> Data to use:
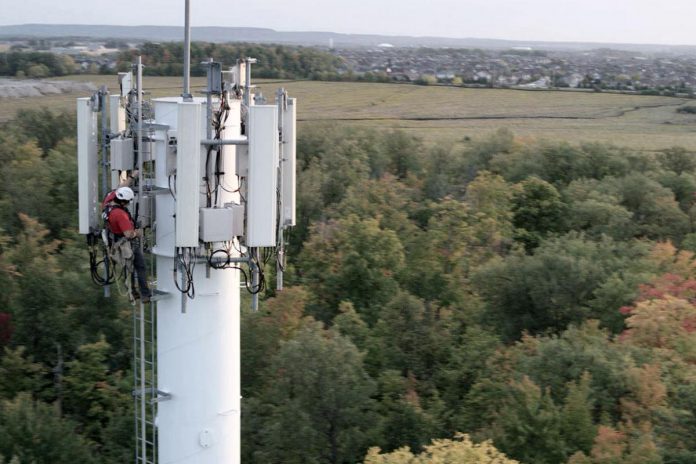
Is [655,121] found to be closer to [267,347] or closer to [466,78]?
[466,78]

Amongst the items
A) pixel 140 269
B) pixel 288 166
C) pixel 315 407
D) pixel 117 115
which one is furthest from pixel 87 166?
pixel 315 407

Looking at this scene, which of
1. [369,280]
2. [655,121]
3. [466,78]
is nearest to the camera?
[369,280]

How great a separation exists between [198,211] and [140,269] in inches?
59.8

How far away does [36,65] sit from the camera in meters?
106

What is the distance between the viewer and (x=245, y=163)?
587 inches

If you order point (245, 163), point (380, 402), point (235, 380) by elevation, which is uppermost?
point (245, 163)

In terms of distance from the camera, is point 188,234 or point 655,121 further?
point 655,121

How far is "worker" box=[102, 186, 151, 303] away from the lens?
1506 cm

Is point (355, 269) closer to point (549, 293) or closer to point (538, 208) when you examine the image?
point (549, 293)

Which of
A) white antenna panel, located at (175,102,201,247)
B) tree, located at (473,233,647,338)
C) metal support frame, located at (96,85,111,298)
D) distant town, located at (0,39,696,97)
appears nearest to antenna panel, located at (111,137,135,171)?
metal support frame, located at (96,85,111,298)

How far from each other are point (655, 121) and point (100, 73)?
5547 cm

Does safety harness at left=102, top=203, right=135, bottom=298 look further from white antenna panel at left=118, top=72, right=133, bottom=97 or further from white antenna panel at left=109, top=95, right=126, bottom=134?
white antenna panel at left=118, top=72, right=133, bottom=97

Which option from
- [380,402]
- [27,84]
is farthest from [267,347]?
[27,84]

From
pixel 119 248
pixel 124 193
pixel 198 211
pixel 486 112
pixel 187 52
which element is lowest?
pixel 486 112
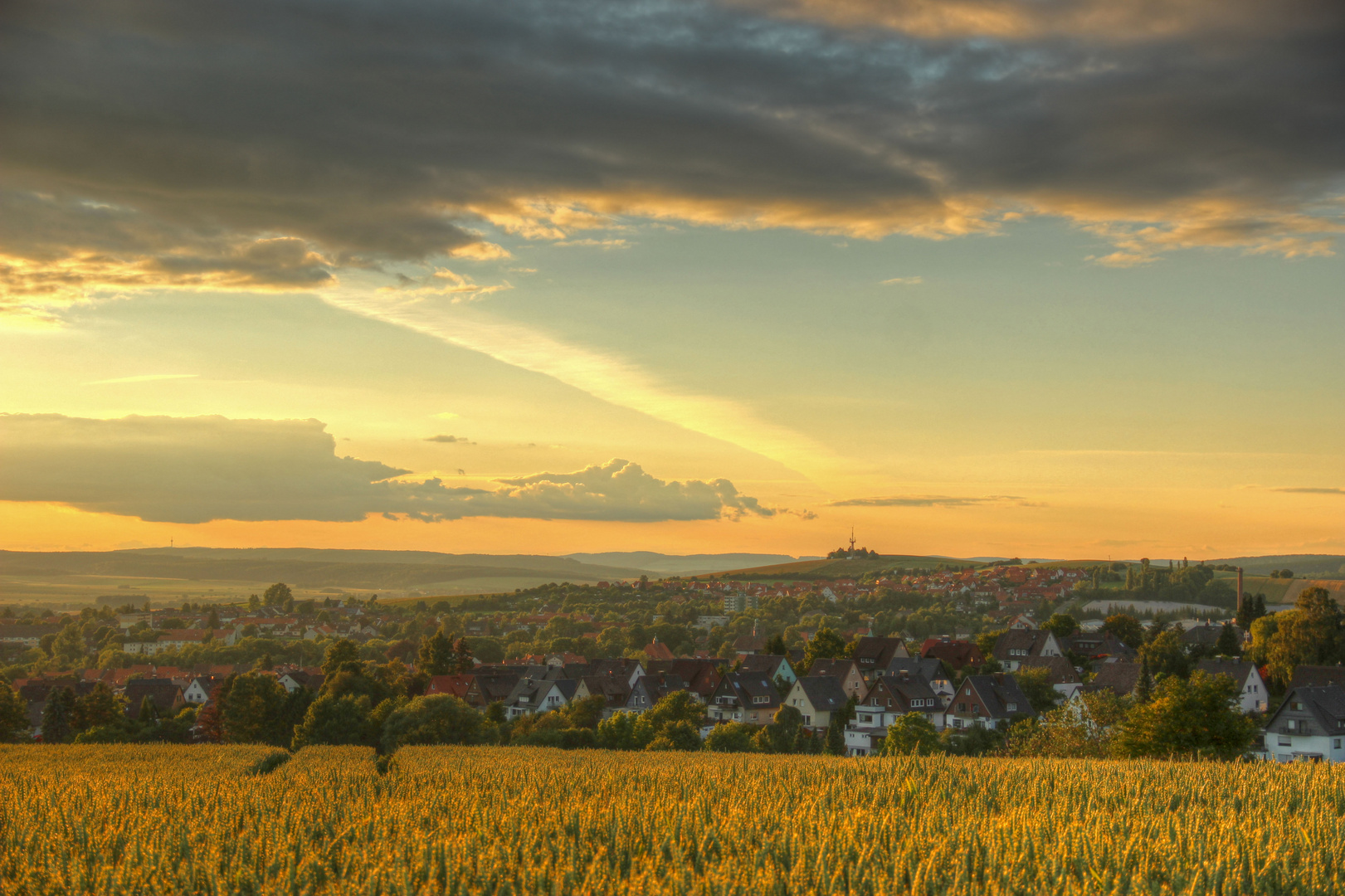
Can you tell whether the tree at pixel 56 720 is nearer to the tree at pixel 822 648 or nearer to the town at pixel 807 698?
the town at pixel 807 698

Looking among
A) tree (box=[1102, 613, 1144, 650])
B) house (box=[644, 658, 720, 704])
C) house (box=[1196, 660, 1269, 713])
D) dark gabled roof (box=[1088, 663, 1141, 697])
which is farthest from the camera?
tree (box=[1102, 613, 1144, 650])

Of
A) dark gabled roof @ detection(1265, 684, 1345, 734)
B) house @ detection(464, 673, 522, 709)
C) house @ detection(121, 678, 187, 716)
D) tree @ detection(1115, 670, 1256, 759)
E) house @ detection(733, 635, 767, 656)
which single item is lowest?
house @ detection(121, 678, 187, 716)

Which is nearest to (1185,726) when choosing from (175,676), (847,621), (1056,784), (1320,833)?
(1056,784)

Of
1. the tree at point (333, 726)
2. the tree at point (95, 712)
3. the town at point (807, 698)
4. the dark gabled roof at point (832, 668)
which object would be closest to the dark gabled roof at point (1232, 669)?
the town at point (807, 698)

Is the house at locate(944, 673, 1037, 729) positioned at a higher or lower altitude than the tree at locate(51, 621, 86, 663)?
higher

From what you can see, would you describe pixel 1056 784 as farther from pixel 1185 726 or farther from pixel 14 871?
pixel 1185 726

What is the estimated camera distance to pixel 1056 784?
1563 centimetres

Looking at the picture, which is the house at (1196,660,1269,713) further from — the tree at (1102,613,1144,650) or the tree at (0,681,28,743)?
the tree at (0,681,28,743)

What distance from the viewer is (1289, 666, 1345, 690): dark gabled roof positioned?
74.1 m

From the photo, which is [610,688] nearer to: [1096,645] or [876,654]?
[876,654]

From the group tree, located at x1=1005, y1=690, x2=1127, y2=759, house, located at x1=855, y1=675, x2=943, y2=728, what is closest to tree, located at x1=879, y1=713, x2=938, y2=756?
tree, located at x1=1005, y1=690, x2=1127, y2=759

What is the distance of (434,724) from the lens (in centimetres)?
5481

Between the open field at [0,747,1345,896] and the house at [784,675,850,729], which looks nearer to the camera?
the open field at [0,747,1345,896]

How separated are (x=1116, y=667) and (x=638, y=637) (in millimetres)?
83694
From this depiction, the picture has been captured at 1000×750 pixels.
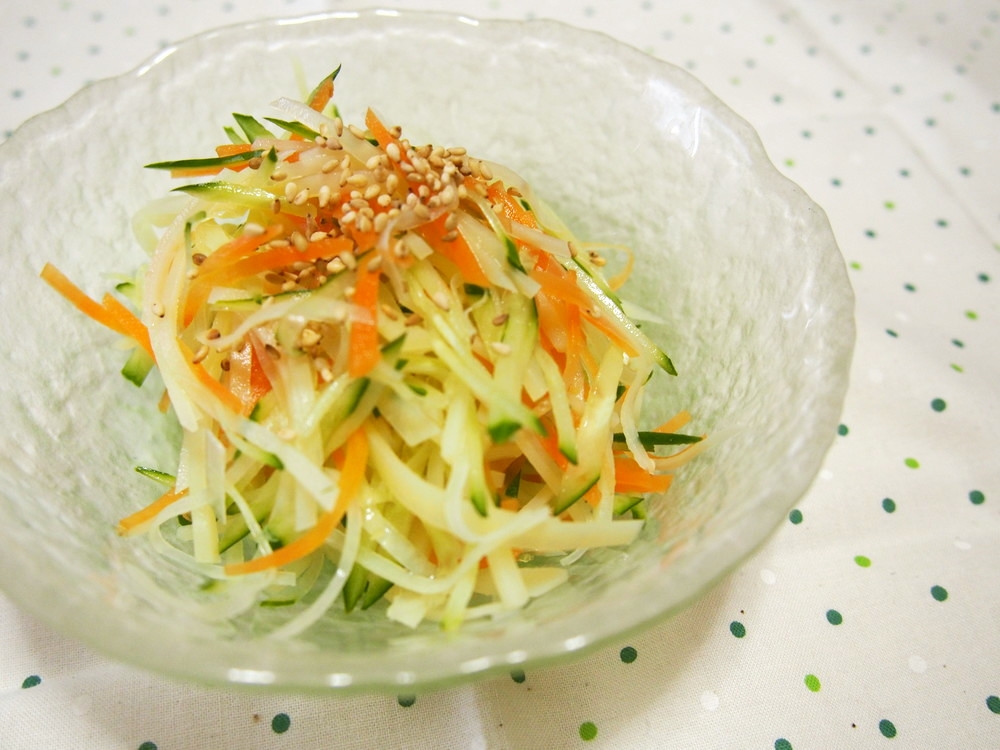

> Written instruction: Gather each line from the rows above that contains the word "when".

> Output of the task:
Is point (355, 269) closer to point (549, 293) or closer to point (538, 208) when you examine the image?
Which is nearest to (1185,726) when choosing from (175,676), (847,621), (1056,784), (1320,833)?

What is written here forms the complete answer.